What needs to be done: Please return, word for word, the stretch of the B2B storytelling text that begins at "They say B2B" and stops after "it’s clearly marketing.".

Yes, It’s a Story...

They say B2B marketers aren't storytellers. Actually, we are. We're just a bit shit at it.

A post floated past my feed the other day, claiming that B2B marketers are not really storytellers, which reminded me of a video that got some buzz a few years ago, including on AdWeek, where Stefan Sagmeister, a designer, told marketers, “No fuckhead you are not a storyteller”.

If you are a regular reader of this, you’ll know I have no problem with being called a fuckhead, but we should be storytellers. And I don’t mean adding this to our BS bloated LinkedIn profile titles; I mean the craft.

Accusing B2B marketers of not being storytellers could be true, not because we shouldn’t be, it’s just the stories are so shit it’s hard to see the craft in action, but that doesn’t mean we shouldn’t try.

A press release is a story, and it’s clearly marketing.

They often tell very human stories of triumph (or tragedy) about someone buying or selling their company, securing investment, the team's ingenuity in moving the category ball forward with new product innovation, or someone scoring their dream job.

Supplied material:
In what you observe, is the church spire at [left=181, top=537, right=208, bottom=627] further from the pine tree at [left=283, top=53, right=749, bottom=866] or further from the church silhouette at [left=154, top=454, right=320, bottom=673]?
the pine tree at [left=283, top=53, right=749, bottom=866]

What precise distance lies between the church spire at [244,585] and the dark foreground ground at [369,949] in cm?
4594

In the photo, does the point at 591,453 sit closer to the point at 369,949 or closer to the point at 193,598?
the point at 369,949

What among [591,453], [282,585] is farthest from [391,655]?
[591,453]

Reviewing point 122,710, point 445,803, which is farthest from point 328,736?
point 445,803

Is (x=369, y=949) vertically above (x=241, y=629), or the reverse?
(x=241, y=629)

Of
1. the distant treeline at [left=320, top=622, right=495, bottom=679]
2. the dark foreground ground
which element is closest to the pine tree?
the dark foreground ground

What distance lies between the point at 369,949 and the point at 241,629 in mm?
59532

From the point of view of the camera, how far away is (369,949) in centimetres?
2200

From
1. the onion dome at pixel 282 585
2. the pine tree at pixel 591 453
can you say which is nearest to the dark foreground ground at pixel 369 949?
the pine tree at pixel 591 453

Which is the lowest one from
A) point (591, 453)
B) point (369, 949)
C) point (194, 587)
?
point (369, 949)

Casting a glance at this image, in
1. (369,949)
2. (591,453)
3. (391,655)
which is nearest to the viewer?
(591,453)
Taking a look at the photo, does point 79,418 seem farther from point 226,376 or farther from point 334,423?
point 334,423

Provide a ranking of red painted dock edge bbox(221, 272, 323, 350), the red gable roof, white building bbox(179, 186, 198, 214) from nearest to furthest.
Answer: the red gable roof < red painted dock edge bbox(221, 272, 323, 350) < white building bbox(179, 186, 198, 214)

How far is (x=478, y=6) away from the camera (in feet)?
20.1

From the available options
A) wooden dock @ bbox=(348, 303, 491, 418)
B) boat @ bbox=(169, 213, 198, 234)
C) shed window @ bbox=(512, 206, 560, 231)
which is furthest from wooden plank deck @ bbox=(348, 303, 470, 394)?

Correct response:
They say B2B marketers aren't storytellers. Actually, we are. We're just a bit shit at it.

A post floated past my feed the other day, claiming that B2B marketers are not really storytellers, which reminded me of a video that got some buzz a few years ago, including on AdWeek, where Stefan Sagmeister, a designer, told marketers, “No fuckhead you are not a storyteller”.

If you are a regular reader of this, you’ll know I have no problem with being called a fuckhead, but we should be storytellers. And I don’t mean adding this to our BS bloated LinkedIn profile titles; I mean the craft.

Accusing B2B marketers of not being storytellers could be true, not because we shouldn’t be, it’s just the stories are so shit it’s hard to see the craft in action, but that doesn’t mean we shouldn’t try.

A press release is a story, and it’s clearly marketing.